La campagna è stata poi promossa dalla sezione di Chiavenna del presidente Stefano Coldagelli a tutti i comuni della Valchiavenna e in prima battuta l’affissione avverrà nei comuni di Chiavenna, Samolaco, Gordona, Prata Camportaccio, Piuro, e Novate Mezzola. Sulla stessa linea si è mossa la sezione di Grosio guidata dal presidente Pierbattista De Piazza e i manifesti saranno affissi a Grosio, Grosotto e Sondalo. La campagna è stata proposta a tutti i Comuni della Valmalenco dalla sezione di Sondrio del presidente Stefano Ramponi e i manifesti saranno affissi nei comuni di Chiesa Valmalenco, Caspoggio, Lanzada (Unione Lombarda dei Comuni della Valmalenco) e nei Comuni di Torre di Santa Maria e Spriana. La sezione di Morbegno guidata da Antonio Trivella ha chiesto e ottenuto l’appoggio del capoluogo di Mandamento e i manifesti saranno affissi in diversi punti della città di Morbegno.

“Sia chiaro che non si tratta di una campagna contro qualcuno – sottolinea il presidente della Confartigianato di Sondrio Gionni Gritti – ma a favore delle imprese artigiane del proprio paese. Non è una campagna contro le grandi imprese o i grandi gruppi né contro gli acquisti online e il fai da te. Non è una dichiarazione di ostilità contro le imprese provenienti dall’estero o da altre province. L’obiettivo al contrario è quello di far riflettere l’opinione pubblica (privati e aziende) sul fatto che in un momento così difficile ognuno può dare un contributo all’economia e al lavoro rivolgendosi alle piccole imprese del proprio comune. Senza contare che troppo spesso i consumatori sono convinti di trovare prodotti e servizi migliori o a più buon mercato rivolgendosi a imprese di fuori provincia oppure che certe professionalità e competenze non siano presenti sul proprio territorio. Ecco, questa campagna vuol contrastare queste false convinzioni e far comprendere che anche nell’acquisto di beni e di servizi artigianali può valere il principio del chilometro zero.
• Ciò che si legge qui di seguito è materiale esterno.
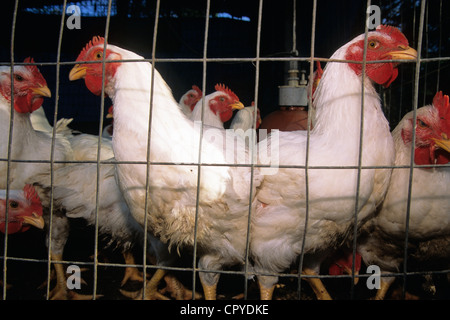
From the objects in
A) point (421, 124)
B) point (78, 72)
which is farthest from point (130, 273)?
point (421, 124)

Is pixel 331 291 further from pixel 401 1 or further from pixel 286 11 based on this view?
pixel 286 11

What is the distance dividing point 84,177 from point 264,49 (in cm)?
365

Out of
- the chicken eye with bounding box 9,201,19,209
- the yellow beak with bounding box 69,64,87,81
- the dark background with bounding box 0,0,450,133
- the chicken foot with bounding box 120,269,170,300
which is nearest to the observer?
the yellow beak with bounding box 69,64,87,81

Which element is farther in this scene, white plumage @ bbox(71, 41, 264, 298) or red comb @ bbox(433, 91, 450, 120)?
red comb @ bbox(433, 91, 450, 120)

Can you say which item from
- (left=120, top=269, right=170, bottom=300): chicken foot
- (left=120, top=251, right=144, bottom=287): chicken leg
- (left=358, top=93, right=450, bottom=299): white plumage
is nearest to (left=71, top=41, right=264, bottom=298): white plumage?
(left=120, top=269, right=170, bottom=300): chicken foot

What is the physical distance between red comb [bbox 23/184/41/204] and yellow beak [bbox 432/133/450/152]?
241cm

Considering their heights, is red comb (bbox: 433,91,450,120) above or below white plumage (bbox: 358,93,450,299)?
above

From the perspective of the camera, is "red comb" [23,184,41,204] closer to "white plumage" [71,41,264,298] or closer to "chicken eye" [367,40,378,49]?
"white plumage" [71,41,264,298]

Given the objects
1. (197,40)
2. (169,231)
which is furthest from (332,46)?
(169,231)

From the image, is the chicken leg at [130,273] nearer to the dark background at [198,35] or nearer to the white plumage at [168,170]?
the white plumage at [168,170]

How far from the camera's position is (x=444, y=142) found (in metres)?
1.95

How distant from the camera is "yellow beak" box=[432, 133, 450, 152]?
194 cm

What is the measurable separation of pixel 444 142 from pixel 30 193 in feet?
8.07

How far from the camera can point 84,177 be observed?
2523mm
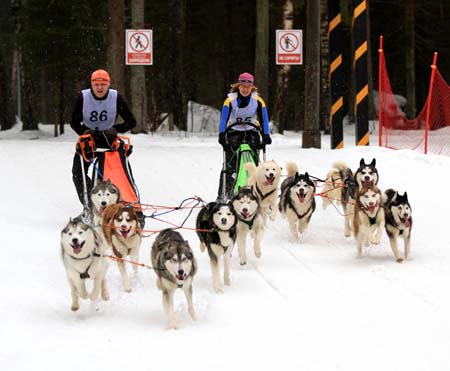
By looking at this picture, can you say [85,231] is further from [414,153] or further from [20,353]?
[414,153]

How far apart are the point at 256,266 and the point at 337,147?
310 inches

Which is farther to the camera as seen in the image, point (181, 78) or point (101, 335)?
point (181, 78)

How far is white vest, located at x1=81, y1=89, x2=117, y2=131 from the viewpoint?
28.2 feet

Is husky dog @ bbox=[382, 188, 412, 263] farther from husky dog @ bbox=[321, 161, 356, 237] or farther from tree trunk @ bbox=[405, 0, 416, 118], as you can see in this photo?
tree trunk @ bbox=[405, 0, 416, 118]

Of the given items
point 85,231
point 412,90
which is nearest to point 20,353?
point 85,231

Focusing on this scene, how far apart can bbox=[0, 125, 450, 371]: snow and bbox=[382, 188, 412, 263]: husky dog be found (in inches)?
7.7

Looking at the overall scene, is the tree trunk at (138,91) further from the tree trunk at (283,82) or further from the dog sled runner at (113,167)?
the dog sled runner at (113,167)

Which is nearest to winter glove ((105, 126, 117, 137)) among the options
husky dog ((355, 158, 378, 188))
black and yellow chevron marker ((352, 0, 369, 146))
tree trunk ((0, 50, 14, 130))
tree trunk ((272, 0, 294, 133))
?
husky dog ((355, 158, 378, 188))

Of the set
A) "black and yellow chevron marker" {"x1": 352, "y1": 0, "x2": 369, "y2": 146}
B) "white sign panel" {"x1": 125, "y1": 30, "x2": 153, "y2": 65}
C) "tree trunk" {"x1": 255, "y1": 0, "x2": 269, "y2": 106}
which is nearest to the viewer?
"black and yellow chevron marker" {"x1": 352, "y1": 0, "x2": 369, "y2": 146}

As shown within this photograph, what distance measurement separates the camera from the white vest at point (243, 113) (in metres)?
9.38

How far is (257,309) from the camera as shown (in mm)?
6285

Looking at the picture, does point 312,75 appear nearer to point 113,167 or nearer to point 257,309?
point 113,167

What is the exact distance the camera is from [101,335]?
565 centimetres

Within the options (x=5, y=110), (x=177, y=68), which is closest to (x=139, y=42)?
(x=177, y=68)
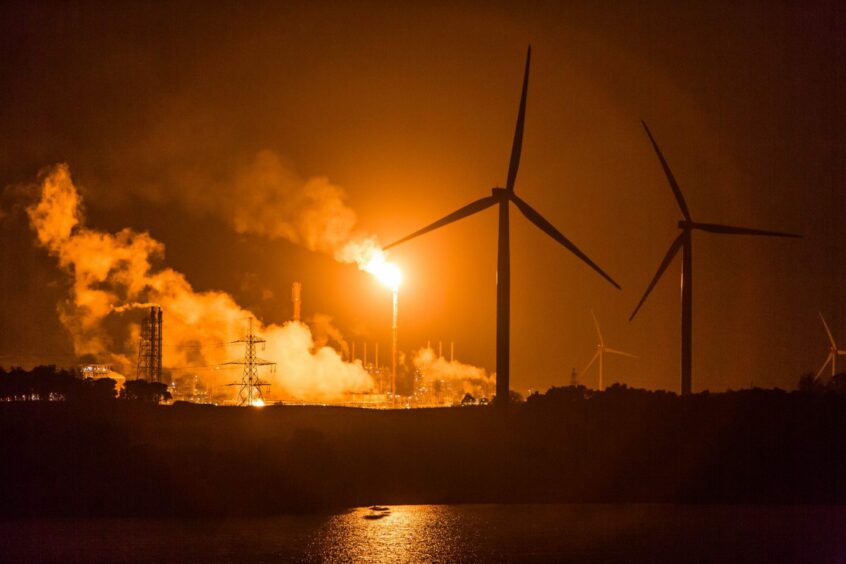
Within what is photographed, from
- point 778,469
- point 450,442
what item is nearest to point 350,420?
point 450,442

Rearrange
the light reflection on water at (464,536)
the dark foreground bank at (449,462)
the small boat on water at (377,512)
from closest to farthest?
the light reflection on water at (464,536) < the small boat on water at (377,512) < the dark foreground bank at (449,462)

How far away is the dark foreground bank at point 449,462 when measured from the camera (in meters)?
116

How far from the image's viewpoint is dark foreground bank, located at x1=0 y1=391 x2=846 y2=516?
382 ft

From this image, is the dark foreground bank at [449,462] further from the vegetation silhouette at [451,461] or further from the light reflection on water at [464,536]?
the light reflection on water at [464,536]

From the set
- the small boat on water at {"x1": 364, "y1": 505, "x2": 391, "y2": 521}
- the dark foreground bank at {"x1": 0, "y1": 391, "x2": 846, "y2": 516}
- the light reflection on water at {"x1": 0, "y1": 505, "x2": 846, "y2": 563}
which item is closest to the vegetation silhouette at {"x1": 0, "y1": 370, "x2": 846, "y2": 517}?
the dark foreground bank at {"x1": 0, "y1": 391, "x2": 846, "y2": 516}

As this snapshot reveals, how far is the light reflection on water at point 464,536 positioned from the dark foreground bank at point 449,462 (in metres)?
3.58

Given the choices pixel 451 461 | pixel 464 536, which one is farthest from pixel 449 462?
pixel 464 536

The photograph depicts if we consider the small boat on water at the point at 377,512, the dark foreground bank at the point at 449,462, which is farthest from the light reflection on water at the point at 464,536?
the dark foreground bank at the point at 449,462

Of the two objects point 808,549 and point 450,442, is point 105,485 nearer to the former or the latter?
point 450,442

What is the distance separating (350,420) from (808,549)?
66.2 meters

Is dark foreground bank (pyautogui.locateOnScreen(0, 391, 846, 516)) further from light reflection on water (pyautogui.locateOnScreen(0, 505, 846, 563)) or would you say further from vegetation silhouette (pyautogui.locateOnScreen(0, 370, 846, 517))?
light reflection on water (pyautogui.locateOnScreen(0, 505, 846, 563))

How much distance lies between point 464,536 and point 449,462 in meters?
22.8

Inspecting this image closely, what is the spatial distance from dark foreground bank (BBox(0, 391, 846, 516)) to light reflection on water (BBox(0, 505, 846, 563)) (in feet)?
11.8

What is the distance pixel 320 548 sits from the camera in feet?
318
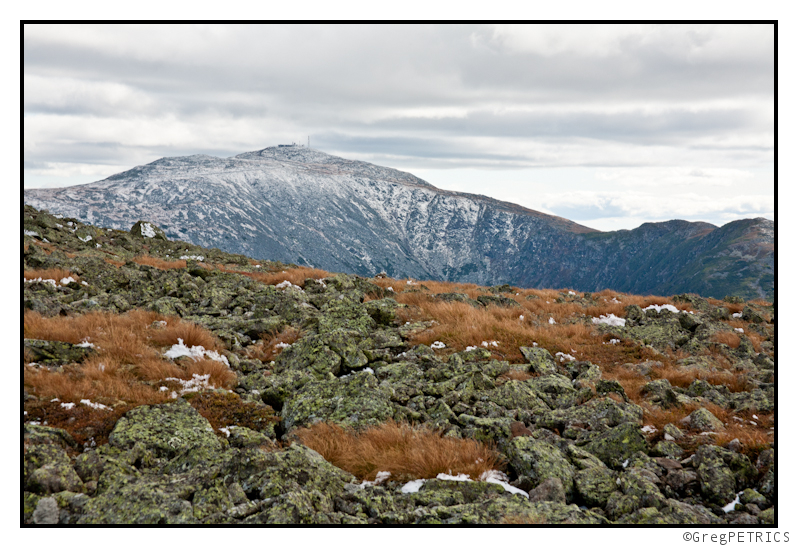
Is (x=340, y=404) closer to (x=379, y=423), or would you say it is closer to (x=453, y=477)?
(x=379, y=423)

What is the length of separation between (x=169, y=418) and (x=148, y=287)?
9.67 meters

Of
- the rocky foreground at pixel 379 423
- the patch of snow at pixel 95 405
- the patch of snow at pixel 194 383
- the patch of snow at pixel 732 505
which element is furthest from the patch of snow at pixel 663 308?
the patch of snow at pixel 95 405

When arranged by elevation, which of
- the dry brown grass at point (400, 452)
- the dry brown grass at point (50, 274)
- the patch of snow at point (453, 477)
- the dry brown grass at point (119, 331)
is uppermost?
the dry brown grass at point (50, 274)

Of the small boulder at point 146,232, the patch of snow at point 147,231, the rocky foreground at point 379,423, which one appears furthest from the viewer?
the patch of snow at point 147,231

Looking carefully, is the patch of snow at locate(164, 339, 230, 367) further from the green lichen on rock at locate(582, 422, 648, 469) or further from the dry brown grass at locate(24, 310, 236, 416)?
the green lichen on rock at locate(582, 422, 648, 469)

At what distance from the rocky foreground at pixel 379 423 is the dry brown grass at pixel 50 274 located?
311mm

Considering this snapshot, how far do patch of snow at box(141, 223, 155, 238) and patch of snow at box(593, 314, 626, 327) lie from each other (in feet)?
97.8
Inutile sottolineare che indirettamente si vuol contrastare anche il fenomeno dell’abusivismo. La scelta di coinvolgere i singoli Comuni rappresenta un esplicito riconoscimento ai sindaci che – in un periodo contrassegnato da profondi cambiamenti sul piano istituzionale – saranno sempre più un punto di riferimento per i cittadini”. Nel complesso questa prima fase interesserà una ventina di Comuni in cui hanno sede circa 1.600 imprese artigiane delle 4.600 attive in provincia. La campagna è stata coordinata e gestita dalla sede di Sondrio della Confartigianato. La stessa campagna sarà proposta anche in altri Comuni proprio con l’obiettivo di coinvolgere altre realtà. L’affissione dei manifesti e delle locandine (400 circa) è il principale ma non l’unico strumento previsto. L’azione sarà infatti accompagnata anche dalla diffusione sui social e dalla pubblicazione dei messaggi sui notiziari comunali e da incontri e comunicazioni mirate alle famiglie.